** Quoted passage follows **

Craig Alan Sandhaus appeals his conviction of second-degree murder. We find that although the evidence supports a conviction of manslaughter, it does not support a conviction of second-degree murder. Thus, we conclude that the trial court erred in denying Appellant’s motion to reduce the conviction from second-degree murder to manslaughter. We affirm as to all other issues raised on appeal.
On May 7, 2011, at approximately midnight, Appellant and his younger brother went to a bar in downtown Orlando. They separated for a while, and then met back up around 1:30 a.m. at another bar, The Lodge. The brothers were there for a short time when a bouncer, Fred Trabold, instructed them to leave the bar through the rear exit. Christopher Fuller, another customer at The Lodge that night, asked Trabold to make the brothers leave the bar. Fuller was on probation for a previous battery on Appellant and his probation required he have no contact with Appellant.

** End of Quoted passage **
** Supplied records follows **

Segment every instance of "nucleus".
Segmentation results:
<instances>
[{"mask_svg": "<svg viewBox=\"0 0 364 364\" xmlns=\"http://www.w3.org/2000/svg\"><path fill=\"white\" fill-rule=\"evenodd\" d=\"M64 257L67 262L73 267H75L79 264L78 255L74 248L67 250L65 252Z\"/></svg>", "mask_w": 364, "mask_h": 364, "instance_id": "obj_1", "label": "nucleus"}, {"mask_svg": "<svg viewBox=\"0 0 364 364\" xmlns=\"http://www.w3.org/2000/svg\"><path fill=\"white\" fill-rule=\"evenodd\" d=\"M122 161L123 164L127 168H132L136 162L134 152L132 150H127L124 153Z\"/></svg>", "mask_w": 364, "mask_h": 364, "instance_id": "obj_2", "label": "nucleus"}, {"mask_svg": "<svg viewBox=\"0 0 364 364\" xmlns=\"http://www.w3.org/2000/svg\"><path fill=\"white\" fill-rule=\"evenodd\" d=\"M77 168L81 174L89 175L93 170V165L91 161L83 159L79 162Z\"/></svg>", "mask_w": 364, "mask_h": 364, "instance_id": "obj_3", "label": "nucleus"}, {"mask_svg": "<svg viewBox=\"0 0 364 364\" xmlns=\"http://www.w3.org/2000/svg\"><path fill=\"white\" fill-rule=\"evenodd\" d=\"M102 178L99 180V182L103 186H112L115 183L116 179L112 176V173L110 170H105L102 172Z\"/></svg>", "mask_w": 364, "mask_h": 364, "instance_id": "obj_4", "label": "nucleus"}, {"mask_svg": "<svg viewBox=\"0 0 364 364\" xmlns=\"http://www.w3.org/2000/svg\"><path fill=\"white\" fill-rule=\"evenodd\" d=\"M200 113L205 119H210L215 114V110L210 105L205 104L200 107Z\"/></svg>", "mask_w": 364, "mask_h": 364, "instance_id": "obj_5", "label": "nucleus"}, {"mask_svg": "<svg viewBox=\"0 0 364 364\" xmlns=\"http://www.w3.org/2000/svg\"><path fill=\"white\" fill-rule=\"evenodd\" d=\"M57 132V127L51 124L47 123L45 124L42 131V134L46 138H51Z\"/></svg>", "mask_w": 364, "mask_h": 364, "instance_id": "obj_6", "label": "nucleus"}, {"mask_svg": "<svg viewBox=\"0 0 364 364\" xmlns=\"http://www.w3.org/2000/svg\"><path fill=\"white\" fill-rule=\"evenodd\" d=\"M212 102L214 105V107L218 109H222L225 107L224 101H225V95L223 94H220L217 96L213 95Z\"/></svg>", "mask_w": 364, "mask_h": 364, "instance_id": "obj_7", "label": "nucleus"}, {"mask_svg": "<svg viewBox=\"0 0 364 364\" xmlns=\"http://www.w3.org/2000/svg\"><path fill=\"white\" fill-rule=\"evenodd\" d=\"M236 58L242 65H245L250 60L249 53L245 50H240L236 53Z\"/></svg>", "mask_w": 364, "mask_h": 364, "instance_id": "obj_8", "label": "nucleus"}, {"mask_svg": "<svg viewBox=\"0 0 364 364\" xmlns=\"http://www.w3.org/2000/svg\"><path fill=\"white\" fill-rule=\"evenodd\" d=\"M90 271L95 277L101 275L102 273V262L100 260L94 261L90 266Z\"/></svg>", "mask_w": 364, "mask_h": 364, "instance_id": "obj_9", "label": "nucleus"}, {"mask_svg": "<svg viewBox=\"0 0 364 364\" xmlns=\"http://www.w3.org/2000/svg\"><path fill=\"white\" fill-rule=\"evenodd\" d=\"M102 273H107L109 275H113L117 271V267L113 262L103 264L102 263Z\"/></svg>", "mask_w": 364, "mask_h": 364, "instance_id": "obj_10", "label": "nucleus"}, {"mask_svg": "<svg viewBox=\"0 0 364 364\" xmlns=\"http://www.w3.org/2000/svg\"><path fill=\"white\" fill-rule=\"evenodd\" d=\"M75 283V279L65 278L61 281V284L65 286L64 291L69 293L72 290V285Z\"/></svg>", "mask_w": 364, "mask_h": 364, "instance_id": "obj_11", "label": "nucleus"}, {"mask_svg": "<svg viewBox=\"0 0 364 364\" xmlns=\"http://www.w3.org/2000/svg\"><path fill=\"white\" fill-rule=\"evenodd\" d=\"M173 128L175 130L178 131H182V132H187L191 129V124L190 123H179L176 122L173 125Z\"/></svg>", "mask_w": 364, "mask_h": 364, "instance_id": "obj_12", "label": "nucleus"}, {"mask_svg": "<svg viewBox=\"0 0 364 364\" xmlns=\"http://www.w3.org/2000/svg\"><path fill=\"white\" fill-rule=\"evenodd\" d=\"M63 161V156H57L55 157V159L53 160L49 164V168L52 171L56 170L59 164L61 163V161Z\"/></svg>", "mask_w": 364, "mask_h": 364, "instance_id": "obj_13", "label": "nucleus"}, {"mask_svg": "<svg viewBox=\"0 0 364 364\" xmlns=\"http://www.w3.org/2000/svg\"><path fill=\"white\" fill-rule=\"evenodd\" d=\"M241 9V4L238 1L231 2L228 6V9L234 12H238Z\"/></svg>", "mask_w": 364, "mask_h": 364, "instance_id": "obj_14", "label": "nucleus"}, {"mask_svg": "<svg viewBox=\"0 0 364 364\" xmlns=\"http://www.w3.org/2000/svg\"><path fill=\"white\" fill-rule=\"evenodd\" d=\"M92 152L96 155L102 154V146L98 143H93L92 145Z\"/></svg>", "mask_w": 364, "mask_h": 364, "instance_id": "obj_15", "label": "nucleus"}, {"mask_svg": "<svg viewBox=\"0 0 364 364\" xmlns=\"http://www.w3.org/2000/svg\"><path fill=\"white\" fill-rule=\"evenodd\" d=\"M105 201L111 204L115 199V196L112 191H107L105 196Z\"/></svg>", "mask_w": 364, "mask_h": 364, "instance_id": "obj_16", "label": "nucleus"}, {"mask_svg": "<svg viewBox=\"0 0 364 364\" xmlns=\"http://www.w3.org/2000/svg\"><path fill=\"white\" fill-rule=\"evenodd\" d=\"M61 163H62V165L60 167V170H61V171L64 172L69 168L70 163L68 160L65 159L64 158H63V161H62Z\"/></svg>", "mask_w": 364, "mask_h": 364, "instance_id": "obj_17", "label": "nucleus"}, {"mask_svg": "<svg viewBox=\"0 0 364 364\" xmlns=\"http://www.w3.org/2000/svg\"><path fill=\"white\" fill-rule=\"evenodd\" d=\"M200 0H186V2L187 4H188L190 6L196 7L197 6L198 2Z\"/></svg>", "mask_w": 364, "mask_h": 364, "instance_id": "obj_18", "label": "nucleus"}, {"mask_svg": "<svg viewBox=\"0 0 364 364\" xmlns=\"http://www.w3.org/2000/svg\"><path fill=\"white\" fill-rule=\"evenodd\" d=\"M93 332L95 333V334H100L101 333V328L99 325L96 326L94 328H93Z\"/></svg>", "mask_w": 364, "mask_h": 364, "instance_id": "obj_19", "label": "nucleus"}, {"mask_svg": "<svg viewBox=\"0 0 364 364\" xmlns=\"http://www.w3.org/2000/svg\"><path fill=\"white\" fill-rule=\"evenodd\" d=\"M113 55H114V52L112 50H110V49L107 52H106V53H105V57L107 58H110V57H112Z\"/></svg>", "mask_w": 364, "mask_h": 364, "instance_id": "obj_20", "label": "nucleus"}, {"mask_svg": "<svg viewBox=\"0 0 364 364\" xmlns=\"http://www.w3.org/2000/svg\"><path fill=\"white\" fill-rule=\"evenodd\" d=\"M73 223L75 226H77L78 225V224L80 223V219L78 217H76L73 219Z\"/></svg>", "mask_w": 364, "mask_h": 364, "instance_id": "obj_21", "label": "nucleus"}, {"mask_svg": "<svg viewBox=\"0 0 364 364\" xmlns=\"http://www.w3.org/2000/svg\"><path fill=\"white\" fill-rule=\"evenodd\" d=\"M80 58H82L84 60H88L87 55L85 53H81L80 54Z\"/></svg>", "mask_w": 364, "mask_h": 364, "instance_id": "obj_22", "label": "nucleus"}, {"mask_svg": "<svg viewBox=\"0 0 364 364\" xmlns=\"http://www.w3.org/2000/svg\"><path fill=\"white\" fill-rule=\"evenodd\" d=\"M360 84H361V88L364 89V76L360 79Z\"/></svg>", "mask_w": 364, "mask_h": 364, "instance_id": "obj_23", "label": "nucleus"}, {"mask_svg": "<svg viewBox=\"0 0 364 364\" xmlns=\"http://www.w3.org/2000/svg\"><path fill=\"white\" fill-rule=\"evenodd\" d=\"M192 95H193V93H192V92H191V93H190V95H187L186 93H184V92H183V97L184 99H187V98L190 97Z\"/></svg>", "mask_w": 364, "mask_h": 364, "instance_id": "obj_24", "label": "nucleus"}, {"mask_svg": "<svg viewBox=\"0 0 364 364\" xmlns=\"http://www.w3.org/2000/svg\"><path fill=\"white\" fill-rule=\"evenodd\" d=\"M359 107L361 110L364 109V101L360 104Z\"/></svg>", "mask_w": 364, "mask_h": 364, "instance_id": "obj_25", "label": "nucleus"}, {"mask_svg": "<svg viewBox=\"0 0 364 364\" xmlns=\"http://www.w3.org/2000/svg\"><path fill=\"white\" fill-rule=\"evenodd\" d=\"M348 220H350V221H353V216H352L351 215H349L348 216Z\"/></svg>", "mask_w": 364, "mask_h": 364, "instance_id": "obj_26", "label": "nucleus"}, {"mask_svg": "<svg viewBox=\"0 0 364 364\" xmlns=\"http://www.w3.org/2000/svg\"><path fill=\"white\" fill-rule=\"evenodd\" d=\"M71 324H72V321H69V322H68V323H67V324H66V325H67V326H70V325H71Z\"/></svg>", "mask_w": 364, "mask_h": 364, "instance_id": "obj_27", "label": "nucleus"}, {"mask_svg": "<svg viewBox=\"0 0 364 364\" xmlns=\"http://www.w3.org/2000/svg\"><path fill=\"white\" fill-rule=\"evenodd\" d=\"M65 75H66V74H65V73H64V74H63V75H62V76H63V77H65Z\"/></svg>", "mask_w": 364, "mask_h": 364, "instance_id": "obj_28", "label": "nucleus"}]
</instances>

** End of Supplied records **

• Required action: According to the court opinion, what prior offense was Christopher Fuller on probation for?

• Response to this task: A previous battery on Appellant.